Quando Saramago tirou o casaco

Manuela Espírito Santo

Outubro de 1998, na Alfândega do Porto decorre a Cimeira Ibero-Americana. Entre os chefes de Estado presentes, está Fidel Castro. Uma semana antes, é atribuído o Nobel a José Saramago, e o país exulta com a distinção. À margem do encontro, a Associação de Amizade Portugal Cuba organiza um espectáculo em Matosinhos. Participam artistas portugueses e galegos, solidários com o povo cubano, contra o embargo. Na manhã do espectáculo, alguém me diz, “talvez Fidel apareça”. Procuro confirmar junto de um amigo pertencente ao corpo diplomático. Muito a custo – informação confidencial – diz-me ser possível a presença de Fidel, que deseja encontrar-se com o escritor português.

Tarde, muito tarde, após o jantar oferecido aos chefes de Estado presentes na Cimeira, Fidel e Saramago chegam a Matosinhos. Recebe-os o autarca Narciso Miranda e dezenas de jornalistas. Antes de se dirigirem ao palco, Fidel pede para se encontrar a sós com Saramago. Havia sala preparada para o encontro, mas os seguranças esqueceram-se da chave. Guardava-a eu. Fidel hesita, mas acaba por usar a sala, que eu abri. Ultrapassado o incidente, sobem ao palco Fidel, Saramago, Narciso Miranda, a embaixadora de Cuba em Portugal. Talvez outras pessoas, agora não recordo.

Centro de Congressos esgotado. Os artistas, nos camarins, aguardam. Os discursos: breves palavras de Narciso e de Saramago. Fidel encerra. Durante mais de duas horas, fala ininterruptamente. O cansaço toma conta das pessoas do palco: em pé, sem qualquer apoio.
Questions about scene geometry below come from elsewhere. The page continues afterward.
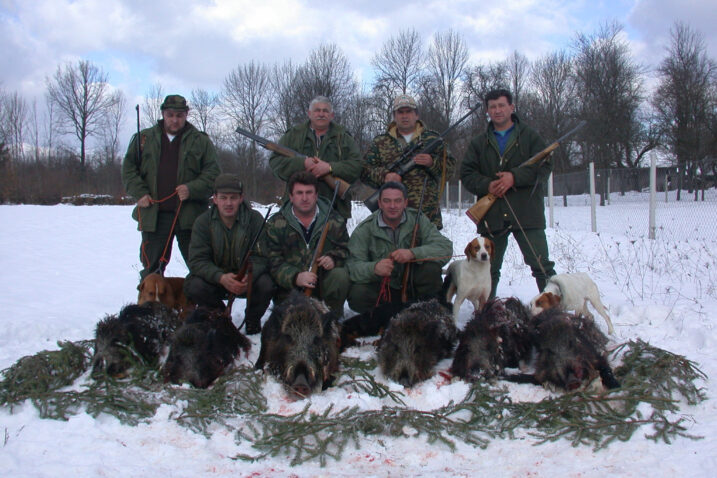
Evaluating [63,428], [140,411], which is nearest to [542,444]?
[140,411]

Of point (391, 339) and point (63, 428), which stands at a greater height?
point (391, 339)

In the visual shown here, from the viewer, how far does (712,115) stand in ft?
79.3

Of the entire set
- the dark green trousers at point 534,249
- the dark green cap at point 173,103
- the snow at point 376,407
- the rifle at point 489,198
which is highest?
the dark green cap at point 173,103

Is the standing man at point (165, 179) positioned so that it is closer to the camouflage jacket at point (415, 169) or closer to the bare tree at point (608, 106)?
the camouflage jacket at point (415, 169)

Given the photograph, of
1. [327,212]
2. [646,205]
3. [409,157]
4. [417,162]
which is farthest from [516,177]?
[646,205]

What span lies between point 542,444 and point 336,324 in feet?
5.88

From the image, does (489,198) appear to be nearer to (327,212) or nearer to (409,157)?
(409,157)

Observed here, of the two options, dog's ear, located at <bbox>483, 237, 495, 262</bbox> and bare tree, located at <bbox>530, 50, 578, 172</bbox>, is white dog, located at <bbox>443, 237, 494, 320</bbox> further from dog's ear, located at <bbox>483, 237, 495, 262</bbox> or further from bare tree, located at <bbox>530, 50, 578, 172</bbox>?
bare tree, located at <bbox>530, 50, 578, 172</bbox>

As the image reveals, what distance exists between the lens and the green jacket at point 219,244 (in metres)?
4.59

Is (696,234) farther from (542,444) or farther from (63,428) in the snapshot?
(63,428)

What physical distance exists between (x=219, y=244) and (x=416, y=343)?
2189 mm

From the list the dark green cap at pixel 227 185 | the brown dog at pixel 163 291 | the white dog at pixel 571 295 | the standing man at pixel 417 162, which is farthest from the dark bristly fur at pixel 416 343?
the brown dog at pixel 163 291

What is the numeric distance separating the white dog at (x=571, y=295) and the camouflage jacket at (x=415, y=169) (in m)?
1.36

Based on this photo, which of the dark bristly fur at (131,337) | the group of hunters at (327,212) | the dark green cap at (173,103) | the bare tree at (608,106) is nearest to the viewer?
→ the dark bristly fur at (131,337)
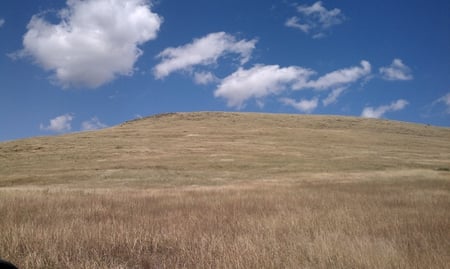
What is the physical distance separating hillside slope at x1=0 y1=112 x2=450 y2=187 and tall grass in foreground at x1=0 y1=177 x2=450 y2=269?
18743 mm

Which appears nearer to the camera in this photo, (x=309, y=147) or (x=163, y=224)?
(x=163, y=224)

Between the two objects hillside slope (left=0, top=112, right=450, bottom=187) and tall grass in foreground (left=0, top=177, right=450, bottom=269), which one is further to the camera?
hillside slope (left=0, top=112, right=450, bottom=187)

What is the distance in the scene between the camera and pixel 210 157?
52.8m

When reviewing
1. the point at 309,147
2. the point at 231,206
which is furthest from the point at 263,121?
the point at 231,206

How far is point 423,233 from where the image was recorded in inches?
336

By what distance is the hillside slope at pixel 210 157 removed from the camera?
36.5 metres

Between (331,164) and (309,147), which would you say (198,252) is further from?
(309,147)

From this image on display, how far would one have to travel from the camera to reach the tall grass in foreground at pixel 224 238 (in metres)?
6.39

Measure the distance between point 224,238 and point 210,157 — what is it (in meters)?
44.8

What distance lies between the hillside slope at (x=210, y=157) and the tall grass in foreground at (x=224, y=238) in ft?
61.5

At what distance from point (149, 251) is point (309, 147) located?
6136cm

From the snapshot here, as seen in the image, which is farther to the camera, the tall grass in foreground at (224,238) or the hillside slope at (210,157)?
the hillside slope at (210,157)

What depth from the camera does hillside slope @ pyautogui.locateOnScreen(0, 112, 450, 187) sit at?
36.5 m

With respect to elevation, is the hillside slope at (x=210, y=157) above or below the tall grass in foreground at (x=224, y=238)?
above
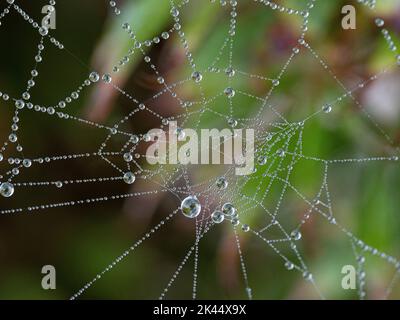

A embaixadora alivia o desconforto apoiando-se ora num pé, ora noutro. Narciso acha ponto de apoio numa zona do palco e por lá se deixa ficar. Saramago tira o casaco e, em mangas de camisa, ouve, como os milhares de portugueses, galegos e cubanos presentes, um discurso memorável. Todo o tempo, ficámos presos pelo magnetismo de Fidel. Enfim, não houve espectáculo. E ninguém, creio, dera por mal aproveitado o tempo ali passado.

A esta distância, a evocação do acontecimento trouxe-me duas coisas: a sorte de conhecer, naquelas circunstâncias, duas figuras do século XX, e a recordação da voz [o mais difícil de recordar nos que partem, dizem] de Castro – quente, suave, forte, voz encantatória. Saudades, Comandante.